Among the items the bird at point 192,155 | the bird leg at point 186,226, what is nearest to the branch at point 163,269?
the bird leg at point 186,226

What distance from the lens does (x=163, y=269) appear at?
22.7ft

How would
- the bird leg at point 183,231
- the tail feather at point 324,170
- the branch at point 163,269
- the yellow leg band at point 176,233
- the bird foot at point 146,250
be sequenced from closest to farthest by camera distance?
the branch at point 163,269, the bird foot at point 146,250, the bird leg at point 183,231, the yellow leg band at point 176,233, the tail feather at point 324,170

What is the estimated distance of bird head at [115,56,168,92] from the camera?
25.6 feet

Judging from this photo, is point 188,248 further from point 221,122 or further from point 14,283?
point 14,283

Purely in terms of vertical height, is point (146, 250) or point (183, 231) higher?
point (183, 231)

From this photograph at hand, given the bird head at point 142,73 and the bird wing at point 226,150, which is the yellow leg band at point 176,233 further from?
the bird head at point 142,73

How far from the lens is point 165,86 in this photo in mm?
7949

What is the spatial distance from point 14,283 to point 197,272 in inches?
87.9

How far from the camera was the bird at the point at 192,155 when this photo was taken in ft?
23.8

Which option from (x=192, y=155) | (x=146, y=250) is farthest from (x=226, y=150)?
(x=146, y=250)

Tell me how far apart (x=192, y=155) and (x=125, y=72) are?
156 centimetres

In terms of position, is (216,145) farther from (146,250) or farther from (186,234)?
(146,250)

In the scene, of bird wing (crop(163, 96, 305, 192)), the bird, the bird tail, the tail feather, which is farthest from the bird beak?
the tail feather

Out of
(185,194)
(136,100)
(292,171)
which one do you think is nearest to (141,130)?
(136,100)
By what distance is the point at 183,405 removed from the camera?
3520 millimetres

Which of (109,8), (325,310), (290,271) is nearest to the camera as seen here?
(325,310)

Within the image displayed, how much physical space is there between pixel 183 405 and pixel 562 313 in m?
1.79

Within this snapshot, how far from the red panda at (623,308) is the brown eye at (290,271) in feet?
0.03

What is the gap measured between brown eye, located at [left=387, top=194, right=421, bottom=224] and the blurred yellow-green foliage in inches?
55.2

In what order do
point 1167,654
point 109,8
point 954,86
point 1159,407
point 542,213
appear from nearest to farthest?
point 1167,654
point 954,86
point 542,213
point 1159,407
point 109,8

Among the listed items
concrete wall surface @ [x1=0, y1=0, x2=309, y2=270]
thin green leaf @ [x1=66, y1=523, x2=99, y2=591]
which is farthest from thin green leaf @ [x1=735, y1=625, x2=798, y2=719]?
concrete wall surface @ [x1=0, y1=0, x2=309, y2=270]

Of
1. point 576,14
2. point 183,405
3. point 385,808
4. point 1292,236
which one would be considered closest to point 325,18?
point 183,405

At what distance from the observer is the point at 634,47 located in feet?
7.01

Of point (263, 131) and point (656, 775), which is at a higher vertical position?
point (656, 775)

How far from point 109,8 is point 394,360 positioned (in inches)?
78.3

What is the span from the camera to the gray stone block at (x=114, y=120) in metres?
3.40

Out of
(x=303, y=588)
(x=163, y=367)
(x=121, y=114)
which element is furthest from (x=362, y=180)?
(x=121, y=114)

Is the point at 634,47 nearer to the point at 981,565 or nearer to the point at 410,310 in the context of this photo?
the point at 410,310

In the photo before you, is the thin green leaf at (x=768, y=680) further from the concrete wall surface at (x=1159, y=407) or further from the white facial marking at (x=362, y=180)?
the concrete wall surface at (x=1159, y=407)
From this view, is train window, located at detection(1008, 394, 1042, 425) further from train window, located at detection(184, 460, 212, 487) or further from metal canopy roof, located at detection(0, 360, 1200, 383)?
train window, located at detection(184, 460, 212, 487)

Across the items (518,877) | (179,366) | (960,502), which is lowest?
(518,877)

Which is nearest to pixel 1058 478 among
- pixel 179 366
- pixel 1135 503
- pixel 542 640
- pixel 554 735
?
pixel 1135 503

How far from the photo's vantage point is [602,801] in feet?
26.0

JOB: Edit the data above by replacing every "camera" with "viewer", and leave everything else unchanged.

THE SOLUTION:
Among the items the bird at point 192,155 | the bird leg at point 186,226, what is nearest to the branch at point 163,269?
the bird leg at point 186,226

What distance from the lens does (x=163, y=269) appear at?
22.7ft

How would
- the bird leg at point 183,231
- the tail feather at point 324,170
- the branch at point 163,269
- the yellow leg band at point 176,233
- the bird foot at point 146,250
be sequenced from closest to farthest by viewer distance?
the branch at point 163,269, the bird foot at point 146,250, the bird leg at point 183,231, the yellow leg band at point 176,233, the tail feather at point 324,170

What is the estimated distance of bird head at [115,56,168,92] from the viewer?
25.6 feet

Judging from this photo, is point 188,248 further from point 221,122 or further from point 14,283?
point 14,283

Purely in terms of vertical height, is point (146, 250) or point (183, 231) higher?
point (183, 231)

From this photograph at hand, given the bird head at point 142,73 and the bird wing at point 226,150, which is the yellow leg band at point 176,233 further from?
the bird head at point 142,73

How far from the lens is point 165,86 in this photo in mm?
7949

What is the spatial distance from point 14,283 to point 197,272 in inches?
87.9

How far from the viewer was the bird at the point at 192,155 when this photo was taken in ft?
23.8

Which option from (x=192, y=155) | (x=146, y=250) is farthest from (x=226, y=150)?
(x=146, y=250)

Tell me how far apart (x=192, y=155) and (x=125, y=72) are?
156 centimetres

In terms of position, is (216,145) farther from (146,250) or farther from (186,234)?
(146,250)

In the scene, of bird wing (crop(163, 96, 305, 192)), the bird, the bird tail, the tail feather, which is farthest from the bird beak?
the tail feather

Out of
(185,194)
(136,100)
(292,171)
which one do you think is nearest to (141,130)?
(136,100)
By what distance is the point at 183,405 removed from the viewer?
3520 millimetres

Which of (109,8), (325,310), (290,271) is nearest to the viewer as seen here?
(325,310)

Within the image displayed, how much physical space is there between pixel 183 405 and pixel 562 313 in m?
1.79

Within this snapshot, how far from the red panda at (623,308) is the brown eye at (290,271) in feet?
0.03

What is the gap measured between brown eye, located at [left=387, top=194, right=421, bottom=224] and the blurred yellow-green foliage in inches?
55.2

In what order do
point 1167,654
point 109,8
point 954,86
point 1159,407
point 542,213
appear from nearest to farthest?
point 1167,654
point 954,86
point 542,213
point 1159,407
point 109,8

Among the listed items
concrete wall surface @ [x1=0, y1=0, x2=309, y2=270]
thin green leaf @ [x1=66, y1=523, x2=99, y2=591]
which is farthest from thin green leaf @ [x1=735, y1=625, x2=798, y2=719]?
concrete wall surface @ [x1=0, y1=0, x2=309, y2=270]

Of
1. point 576,14
2. point 183,405
3. point 385,808
4. point 1292,236
which one would be considered closest to point 325,18?
point 183,405

At what distance from the observer is the point at 634,47 located in feet?
7.01

Of point (263, 131) and point (656, 775), which is at a higher vertical position?
point (656, 775)

How far from point 109,8 is point 394,360 positioned (in inches)?
78.3

What is the span from the viewer to the gray stone block at (x=114, y=120) in metres?
3.40

Out of
(x=303, y=588)
(x=163, y=367)
(x=121, y=114)
which element is furthest from (x=362, y=180)?
(x=121, y=114)

Is the point at 634,47 nearer to the point at 981,565 or nearer to the point at 410,310 in the context of this photo?
the point at 410,310

In the photo before you, is the thin green leaf at (x=768, y=680) further from the concrete wall surface at (x=1159, y=407) or further from the white facial marking at (x=362, y=180)?
the concrete wall surface at (x=1159, y=407)
From this view, is train window, located at detection(1008, 394, 1042, 425) further from train window, located at detection(184, 460, 212, 487) or further from metal canopy roof, located at detection(0, 360, 1200, 383)?
train window, located at detection(184, 460, 212, 487)

Across the items (518,877) | (179,366) | (960,502), which is lowest?
(518,877)

Which is nearest to pixel 1058 478 among
- pixel 179 366
- pixel 1135 503
- pixel 542 640
- pixel 554 735
?
pixel 1135 503

How far from the photo's vantage point is [602,801] in feet?
26.0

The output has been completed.